__Problem description__
The data follows this line. Copy verbatim the line with "From a spatial" and each line after it to the end.

##### Excerpted records #####

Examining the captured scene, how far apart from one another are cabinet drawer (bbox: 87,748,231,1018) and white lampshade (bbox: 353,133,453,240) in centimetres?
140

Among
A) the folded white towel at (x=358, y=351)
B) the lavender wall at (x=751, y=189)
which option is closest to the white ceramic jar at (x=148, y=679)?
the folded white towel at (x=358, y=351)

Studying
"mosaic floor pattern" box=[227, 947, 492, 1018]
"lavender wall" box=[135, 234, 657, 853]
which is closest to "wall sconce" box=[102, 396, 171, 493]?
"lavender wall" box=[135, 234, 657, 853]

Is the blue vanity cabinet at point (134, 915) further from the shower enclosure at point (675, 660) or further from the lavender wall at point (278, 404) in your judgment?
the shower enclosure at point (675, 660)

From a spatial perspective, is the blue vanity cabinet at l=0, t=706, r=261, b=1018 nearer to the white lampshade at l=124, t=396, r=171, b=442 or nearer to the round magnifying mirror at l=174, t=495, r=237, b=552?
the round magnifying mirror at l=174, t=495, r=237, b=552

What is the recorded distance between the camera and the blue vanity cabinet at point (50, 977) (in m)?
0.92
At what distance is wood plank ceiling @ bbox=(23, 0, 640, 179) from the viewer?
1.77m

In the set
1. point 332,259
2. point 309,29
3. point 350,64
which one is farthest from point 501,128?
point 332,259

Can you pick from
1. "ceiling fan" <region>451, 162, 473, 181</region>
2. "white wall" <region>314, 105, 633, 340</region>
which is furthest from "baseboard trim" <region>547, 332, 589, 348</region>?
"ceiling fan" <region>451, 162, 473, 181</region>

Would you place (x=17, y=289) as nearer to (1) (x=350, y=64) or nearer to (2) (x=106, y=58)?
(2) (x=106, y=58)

#####

__Full answer__
From a spatial perspective, is the blue vanity cabinet at l=0, t=706, r=261, b=1018 nearer to the white lampshade at l=124, t=396, r=171, b=442 or nearer to the round magnifying mirror at l=174, t=495, r=237, b=552?
the round magnifying mirror at l=174, t=495, r=237, b=552

What is the recorded distance between the camera and the blue vanity cabinet at point (50, 977) (in m)?
0.92
At what distance is wood plank ceiling @ bbox=(23, 0, 640, 179) from the viewer?
1.77m

In the set
1. point 332,259
2. point 309,29
3. point 350,64
which one is farthest from point 501,128?
point 332,259

Can you pick from
1. "ceiling fan" <region>451, 162, 473, 181</region>
2. "white wall" <region>314, 105, 633, 340</region>
which is furthest from "baseboard trim" <region>547, 332, 589, 348</region>?
"ceiling fan" <region>451, 162, 473, 181</region>

Would you place (x=17, y=289) as nearer to (1) (x=350, y=64) or nearer to (2) (x=106, y=58)?
(2) (x=106, y=58)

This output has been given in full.